この病態は長期間続くと気管支拡張症や細気管支炎の温床になりことがあり注意が必要です。
感染症
通常の風邪でも短期間の咳はよく見られる症状ですが、2W以上続くことは稀です。咳を主体とする感染症の中で注意を要するのはマイコプラズマ肺炎と百日ぜきです。

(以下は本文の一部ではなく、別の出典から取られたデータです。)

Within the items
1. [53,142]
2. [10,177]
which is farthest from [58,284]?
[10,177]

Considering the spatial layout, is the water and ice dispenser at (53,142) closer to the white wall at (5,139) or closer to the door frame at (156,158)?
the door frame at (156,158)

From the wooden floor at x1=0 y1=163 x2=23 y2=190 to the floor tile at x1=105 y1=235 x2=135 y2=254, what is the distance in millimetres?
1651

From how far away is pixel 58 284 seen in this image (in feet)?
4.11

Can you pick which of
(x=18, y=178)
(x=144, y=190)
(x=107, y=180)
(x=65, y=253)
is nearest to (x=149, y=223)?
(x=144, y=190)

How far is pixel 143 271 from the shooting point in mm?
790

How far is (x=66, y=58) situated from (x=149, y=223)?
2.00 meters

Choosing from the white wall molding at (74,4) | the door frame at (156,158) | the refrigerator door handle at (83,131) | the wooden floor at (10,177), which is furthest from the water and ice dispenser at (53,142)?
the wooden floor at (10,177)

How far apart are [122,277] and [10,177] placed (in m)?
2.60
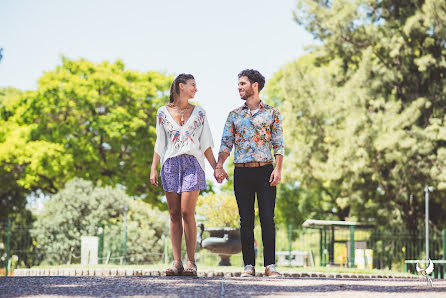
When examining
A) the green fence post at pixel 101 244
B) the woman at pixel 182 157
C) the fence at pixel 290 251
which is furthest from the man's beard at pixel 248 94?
the green fence post at pixel 101 244

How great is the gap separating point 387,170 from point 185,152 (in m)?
20.8

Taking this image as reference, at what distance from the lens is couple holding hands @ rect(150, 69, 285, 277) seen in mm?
6941

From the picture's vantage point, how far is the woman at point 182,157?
691 centimetres

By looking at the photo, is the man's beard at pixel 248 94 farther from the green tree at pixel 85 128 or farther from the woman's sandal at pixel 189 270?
the green tree at pixel 85 128

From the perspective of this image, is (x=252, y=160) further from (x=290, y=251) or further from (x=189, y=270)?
(x=290, y=251)

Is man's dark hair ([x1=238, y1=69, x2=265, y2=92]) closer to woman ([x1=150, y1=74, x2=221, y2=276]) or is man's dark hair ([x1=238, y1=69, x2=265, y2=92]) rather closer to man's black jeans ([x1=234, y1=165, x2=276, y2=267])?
woman ([x1=150, y1=74, x2=221, y2=276])

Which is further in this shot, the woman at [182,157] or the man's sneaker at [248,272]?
the man's sneaker at [248,272]

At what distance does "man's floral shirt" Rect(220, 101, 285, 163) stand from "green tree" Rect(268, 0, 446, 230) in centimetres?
1769

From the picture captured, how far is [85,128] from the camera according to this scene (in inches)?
1403

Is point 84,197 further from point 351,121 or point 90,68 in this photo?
point 90,68

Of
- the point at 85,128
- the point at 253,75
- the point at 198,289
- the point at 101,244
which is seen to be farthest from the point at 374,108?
the point at 198,289

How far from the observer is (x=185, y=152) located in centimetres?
Answer: 693

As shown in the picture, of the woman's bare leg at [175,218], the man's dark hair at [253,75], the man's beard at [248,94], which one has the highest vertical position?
the man's dark hair at [253,75]

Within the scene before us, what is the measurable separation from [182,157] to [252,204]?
0.94 metres
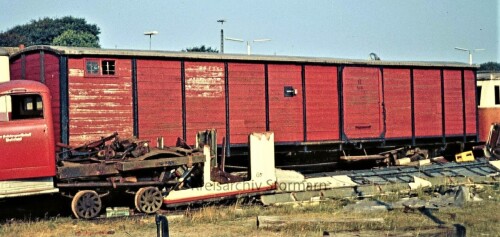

マイコプラズマは肺炎を誘発するため、疑いのある時はレントゲン撮影と簡易抗体検査キットにより早期に診断し、抗菌薬を投与する必要があります。一方百日ぜきは、その初期での診断は困難なこともあるため、家族歴や周囲感染情報、経過中の咳の性質の推移などで免疫検査を行い、診断に至ることもあり、継続した観察を要します。
逆流性食道炎
症状が咳となると気道や肺に起因すると思われががちですが、胃液の逆流が特に食後や朝方のえずく様な咳につながることがあり、その病態に気づくことが重要です。特徴としては朝方にえずく様な咳とやや酸っぱい分泌物の存在を感じることがあります。
その他
長引く咳には、高血圧などの薬剤によるものもあり、稀な病気も入れると非常に多岐に渡ります。内視鏡や生検などでやっと確定診断に至る場合もあります。放置せず医療機関にご相談される事をお勧めします。
治療
下図の方針を中心に、年齢や病状に合わせた内服や吸入が選択されます。治療効果を見るため数回の通院や投薬変更が必要な事もあります。